(Stored data entries)
━━━━━━━━━━━━━━━━
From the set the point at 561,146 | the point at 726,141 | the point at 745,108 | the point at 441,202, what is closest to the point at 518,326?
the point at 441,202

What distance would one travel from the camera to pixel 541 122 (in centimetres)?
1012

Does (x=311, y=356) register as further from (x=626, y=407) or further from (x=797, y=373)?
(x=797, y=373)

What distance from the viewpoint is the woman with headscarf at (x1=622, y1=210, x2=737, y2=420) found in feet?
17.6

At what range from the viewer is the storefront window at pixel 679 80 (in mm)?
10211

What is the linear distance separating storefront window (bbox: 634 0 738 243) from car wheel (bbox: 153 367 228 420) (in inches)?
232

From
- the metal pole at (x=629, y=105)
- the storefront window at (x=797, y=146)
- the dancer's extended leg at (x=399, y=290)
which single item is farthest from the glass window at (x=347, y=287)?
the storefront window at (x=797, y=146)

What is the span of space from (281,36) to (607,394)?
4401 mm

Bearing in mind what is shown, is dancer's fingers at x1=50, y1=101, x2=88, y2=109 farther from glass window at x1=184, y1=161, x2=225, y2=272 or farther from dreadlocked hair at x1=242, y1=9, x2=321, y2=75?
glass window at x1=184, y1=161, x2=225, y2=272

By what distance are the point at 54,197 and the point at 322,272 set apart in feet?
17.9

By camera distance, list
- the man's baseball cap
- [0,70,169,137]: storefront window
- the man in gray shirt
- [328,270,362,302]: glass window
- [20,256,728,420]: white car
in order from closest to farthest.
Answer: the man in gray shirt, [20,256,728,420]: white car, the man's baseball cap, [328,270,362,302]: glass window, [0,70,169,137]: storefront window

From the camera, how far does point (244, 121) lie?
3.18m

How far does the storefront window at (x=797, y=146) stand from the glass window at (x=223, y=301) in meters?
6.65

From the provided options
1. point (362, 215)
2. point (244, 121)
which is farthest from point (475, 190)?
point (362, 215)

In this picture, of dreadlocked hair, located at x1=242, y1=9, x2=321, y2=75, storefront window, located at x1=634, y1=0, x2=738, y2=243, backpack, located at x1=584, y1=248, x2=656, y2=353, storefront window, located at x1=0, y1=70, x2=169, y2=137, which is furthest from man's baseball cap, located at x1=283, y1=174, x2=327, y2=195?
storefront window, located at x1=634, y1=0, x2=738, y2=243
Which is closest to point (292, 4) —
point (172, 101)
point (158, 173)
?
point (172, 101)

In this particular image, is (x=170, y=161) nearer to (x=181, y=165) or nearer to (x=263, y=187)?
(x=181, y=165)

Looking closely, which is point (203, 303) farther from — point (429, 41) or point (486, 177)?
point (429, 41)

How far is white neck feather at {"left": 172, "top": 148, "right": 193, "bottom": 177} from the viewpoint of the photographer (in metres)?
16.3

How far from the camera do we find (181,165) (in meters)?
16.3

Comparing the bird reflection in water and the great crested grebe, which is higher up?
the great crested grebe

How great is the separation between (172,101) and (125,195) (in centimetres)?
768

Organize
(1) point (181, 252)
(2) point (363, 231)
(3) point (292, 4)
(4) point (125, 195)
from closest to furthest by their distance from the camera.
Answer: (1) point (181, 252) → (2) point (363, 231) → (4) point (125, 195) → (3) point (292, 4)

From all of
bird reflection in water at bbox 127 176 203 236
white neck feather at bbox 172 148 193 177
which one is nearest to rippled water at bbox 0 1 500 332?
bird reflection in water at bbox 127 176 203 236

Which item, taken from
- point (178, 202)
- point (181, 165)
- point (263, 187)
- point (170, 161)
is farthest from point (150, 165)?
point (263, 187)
━━━━━━━━━━━━━━━━
Brief:
Copy out the lines from the one containing "From all of" through the end of the records, word for word.

Response:
From all of
bird reflection in water at bbox 127 176 203 236
white neck feather at bbox 172 148 193 177
which one is nearest to rippled water at bbox 0 1 500 332?
bird reflection in water at bbox 127 176 203 236

Which item, taken from
- point (178, 202)
- point (181, 165)
- point (263, 187)
- point (170, 161)
is farthest from point (150, 165)?
point (263, 187)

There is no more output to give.